Kiracının tahliyesi için İİK’da öngörülen bir diğer yöntem, kiracının önceden yazılı bir tahliye taahhüdünde bulunmasıdır. Tahliye taahhüdü, kiracının belirli bir tarihte taşınmazı boşaltacağına dair yazılı beyandır. Bu durumda şu adımlar izlenir:

  1. Tahliye Taahhüdünün Şartları: Taahhüdün geçerli olabilmesi için yazılı yapılması ve kiracının özgür iradesiyle imzalanmış olması gerekir. Ayrıca taahhütte belirtilen tarih geçtiğinde kiracı taşınmazı tahliye etmemiş olmalıdır.
  2. İcra Takibine Başvuru: Taahhüt edilen tarihe rağmen kiracı taşınmazı tahliye etmezse, alacaklı icra dairesine başvurarak tahliye talebinde bulunabilir.
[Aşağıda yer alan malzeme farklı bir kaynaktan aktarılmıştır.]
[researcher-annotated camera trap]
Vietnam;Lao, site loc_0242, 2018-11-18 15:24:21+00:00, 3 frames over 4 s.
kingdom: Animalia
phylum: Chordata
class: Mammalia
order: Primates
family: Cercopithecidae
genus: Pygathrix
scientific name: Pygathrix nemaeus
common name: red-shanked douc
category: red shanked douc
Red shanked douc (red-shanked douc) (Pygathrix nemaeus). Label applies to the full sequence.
Bu durumda doğrudan tahliye işlemi başlatılır.
  3. Kiracının Tahliye Etmemesi: Kiracı, taahhütnameye rağmen tahliye etmezse, icra müdürlüğü aracılığıyla tahliye işlemi gerçekleştirilir. Bu durumda, itiraz hakkı oldukça sınırlıdır, çünkü tahliye taahhüdü, kiracının kendi beyanına dayanmaktadır.

C. İki Haklı İhtar Nedeniyle Kiracının Tahliyesi

Türk Borçlar Kanunu (TBK) ile İcra ve İflas Kanunu çerçevesinde birlikte uygulanan “iki haklı ihtar” nedeniyle tahliye işlemi, kiraya verenin, kiracının kira süresi boyunca iki defa ödemede gecikme yapması durumunda tahliye talebinde bulunabilmesine olanak tanır:

  1. İki Haklı İhtar Şartı: Kiraya veren, kira dönemi boyunca iki defa ödeme ihtarı gönderirse, kira süresinin sonunda tahliye davası açabilir. İhtarların her biri haklı bir nedene dayanmalıdır.
  2. Tahliye Davası Açma: Kira süresi dolduğunda, alacaklı iki haklı ihtar nedeniyle tahliye davası açarak kiracının tahliyesini isteyebilir. İcra takibine dayalı tahliyede olduğu gibi ödeme emri veya taahhütnameye gerek olmadan dava yoluna gidilir.

D. Süre Bitimi veya Başka Nedenlerle Tahliye

Kiraya verenin, kira sözleşmesinin sona ermesi veya kiracının sözleşme hükümlerine aykırı davranması durumunda da tahliye davası açma hakkı bulunmaktadır. Ancak bu durumda tahliye doğrudan icra takibi yoluyla değil, sulh hukuk mahkemelerinde dava yoluyla gerçekleştirilir.

II. Farklı Görüşlere Göre Kiracının Tahliyesi

Kiracının tahliyesine dair farklı görüşler, özellikle kira hukukunda kiracının korunması gerekliliği ile kiraya verenin alacağını tahsil etme hakkı arasındaki dengenin nasıl sağlanması gerektiği noktasında ortaya çıkar.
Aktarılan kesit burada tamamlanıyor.